Once the nozzle was on and covered, I started loading things up for the static test. With a motor this size, I knew I wanted the maximum protection during the test. So I went to our farm pond which is over 1/2 mile from anything. I set up the motor on one side of an earth berm, and I located my van, launch control box and test equipment on the other side.
Everything was prepped and ready, all clear, data was recording, cameras were recording. 5,4,3,2,1 and ignition!
I held my breath... Almost instantly the motor came to life, and it burned, and it burned, I watched the data coming
in on my computer screen. No large spikes, no inverted "V", a nice long burn. I breathed again, a big
sigh of relief, then one word. YES!
The first thing I did was to take a quick look at the data from the burn, again, it looked good. If anything, it had lower thrust, but a longer burn than expected. Which is really exactly what I wanted.
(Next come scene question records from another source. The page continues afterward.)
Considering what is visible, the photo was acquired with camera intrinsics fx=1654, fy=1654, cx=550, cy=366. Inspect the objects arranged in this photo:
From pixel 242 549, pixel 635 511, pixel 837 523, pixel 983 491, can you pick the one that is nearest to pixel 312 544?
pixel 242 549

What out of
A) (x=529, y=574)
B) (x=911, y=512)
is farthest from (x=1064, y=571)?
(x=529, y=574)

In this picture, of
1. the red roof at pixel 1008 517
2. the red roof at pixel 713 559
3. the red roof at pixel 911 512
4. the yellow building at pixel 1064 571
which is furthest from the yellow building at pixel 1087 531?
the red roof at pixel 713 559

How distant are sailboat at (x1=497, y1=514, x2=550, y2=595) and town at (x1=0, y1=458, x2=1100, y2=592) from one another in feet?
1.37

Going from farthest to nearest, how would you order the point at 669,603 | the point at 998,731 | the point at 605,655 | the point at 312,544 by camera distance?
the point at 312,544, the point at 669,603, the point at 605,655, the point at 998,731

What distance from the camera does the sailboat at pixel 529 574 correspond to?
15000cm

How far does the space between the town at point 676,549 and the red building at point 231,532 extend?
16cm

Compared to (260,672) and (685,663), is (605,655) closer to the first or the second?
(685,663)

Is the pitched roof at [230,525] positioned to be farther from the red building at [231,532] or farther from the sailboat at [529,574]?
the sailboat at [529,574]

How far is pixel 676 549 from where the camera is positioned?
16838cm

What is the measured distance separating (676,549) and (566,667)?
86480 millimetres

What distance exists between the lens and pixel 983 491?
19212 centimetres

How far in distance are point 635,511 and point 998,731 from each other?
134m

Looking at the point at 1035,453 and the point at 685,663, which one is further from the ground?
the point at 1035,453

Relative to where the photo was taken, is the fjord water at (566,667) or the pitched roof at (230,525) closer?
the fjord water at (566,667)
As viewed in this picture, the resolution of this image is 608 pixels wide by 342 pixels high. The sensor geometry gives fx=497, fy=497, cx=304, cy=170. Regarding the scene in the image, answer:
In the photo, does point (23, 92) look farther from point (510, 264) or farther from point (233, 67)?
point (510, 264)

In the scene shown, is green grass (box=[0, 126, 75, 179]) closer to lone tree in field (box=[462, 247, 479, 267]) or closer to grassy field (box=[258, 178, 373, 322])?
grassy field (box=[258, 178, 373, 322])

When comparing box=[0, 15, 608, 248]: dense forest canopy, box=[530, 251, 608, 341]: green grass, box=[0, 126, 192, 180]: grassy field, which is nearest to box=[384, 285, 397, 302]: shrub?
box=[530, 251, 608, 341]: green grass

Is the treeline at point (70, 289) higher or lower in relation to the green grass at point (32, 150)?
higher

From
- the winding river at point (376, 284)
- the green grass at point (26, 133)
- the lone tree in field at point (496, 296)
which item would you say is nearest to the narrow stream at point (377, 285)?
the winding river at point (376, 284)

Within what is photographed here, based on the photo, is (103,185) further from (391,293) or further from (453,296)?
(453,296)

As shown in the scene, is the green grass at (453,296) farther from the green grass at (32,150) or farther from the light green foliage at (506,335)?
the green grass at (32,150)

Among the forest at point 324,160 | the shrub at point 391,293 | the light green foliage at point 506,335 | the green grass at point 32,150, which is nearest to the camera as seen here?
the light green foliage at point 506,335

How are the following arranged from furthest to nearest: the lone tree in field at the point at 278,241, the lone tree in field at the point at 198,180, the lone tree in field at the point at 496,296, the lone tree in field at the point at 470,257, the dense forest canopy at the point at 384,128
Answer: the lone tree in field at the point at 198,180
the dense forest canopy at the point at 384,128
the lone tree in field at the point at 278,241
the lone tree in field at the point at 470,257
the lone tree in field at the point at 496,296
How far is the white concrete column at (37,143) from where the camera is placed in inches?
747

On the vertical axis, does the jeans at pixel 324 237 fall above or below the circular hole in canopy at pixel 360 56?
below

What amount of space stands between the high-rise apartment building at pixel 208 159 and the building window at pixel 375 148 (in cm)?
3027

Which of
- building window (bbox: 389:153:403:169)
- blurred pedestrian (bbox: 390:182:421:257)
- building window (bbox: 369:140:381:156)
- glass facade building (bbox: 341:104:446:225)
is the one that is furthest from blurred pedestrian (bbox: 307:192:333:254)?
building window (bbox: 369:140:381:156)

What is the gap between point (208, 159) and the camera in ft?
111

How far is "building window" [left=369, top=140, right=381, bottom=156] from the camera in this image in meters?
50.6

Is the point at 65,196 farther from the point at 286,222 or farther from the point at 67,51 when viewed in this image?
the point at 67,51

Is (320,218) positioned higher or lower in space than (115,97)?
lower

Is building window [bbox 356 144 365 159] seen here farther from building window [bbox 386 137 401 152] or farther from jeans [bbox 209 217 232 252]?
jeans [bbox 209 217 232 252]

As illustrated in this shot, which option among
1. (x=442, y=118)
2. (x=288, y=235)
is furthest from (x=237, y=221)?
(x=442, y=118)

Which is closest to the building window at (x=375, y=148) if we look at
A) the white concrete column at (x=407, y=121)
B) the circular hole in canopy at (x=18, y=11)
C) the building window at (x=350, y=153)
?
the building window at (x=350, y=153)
Now I was anxious to get home and analyze the data, to see exactly how I did.
Not a very good picture, the video was all washed out. you can see more from the shadow on the ground.
I just looked at the video from my second camera, it was on the big bale of hay you see in the picture above. I didn't think the video would be any good because it was shooting into the sun, but it's not too bad so I'll include it below.
Click Here for the camera 2 video of the test. Divx AVI 990KB
The codec's for Divx can be found at: Windows 2000/XP http://www.divx.com/divx/play/download/
For Windows 98/ME: http://www.divx.com/divx/divx_v6_me98.php
Here is the thrust/time curve from the test.
And the Numbers:
Burn Time: 6.684 seconds, ~6.1
Burn Rate: .1434"/second
Peak Thrust: 273.34 pounds
Peak Chamber Pressure: ~470 psi
Total Impulse: 1,247.92 pound seconds
Isp: 131.61
As you may have gathered, I'm very pleased with the test results. These low burn rates and good Isp are exactly what I've been looking for in a sugar propellant. The Prelude waits, should be a really fun flight.
Here's a photo of the motor liner removed after the test. It's really in pretty good shape for a 6 second burn. The Scotch tape holding the EPDM rubber is even intact. The nozzle shows a lot of heat discoloration, but no damage.
Here I cut the liner open, and you can see the casting tubes.
You can see a burn through of the EPDM lining after the far left grain. That is the grain next to the forward closure, which normally you wouldn't think would be prone to high heating. I think what happens with erythritol based propellant, is that at then end of the burn any small pieces of propellant left after thrust ends, drop down to the forward closure. Basically the Kn of the motor is too low for the propellant to completely burn, and it melts and drops down, where is sits and smolders for a while. I think that's where the residue I see comes from too. Although this test didn't result in a great amount of residue. I doubt if you'd see this phenomenon in a motor after a flight.
The forward closure also took the brunt of this slag propellant burning after the motor burn. I protected the forward closure with a layer of EPDM rubber glued to its surface with high temp RTV. While the EPDM rubber did burn through in some spots, the RTV was intact and protected the closure.
All in all, a very good test with no problems to be seen with the motor. The motor is ready to test again or fly.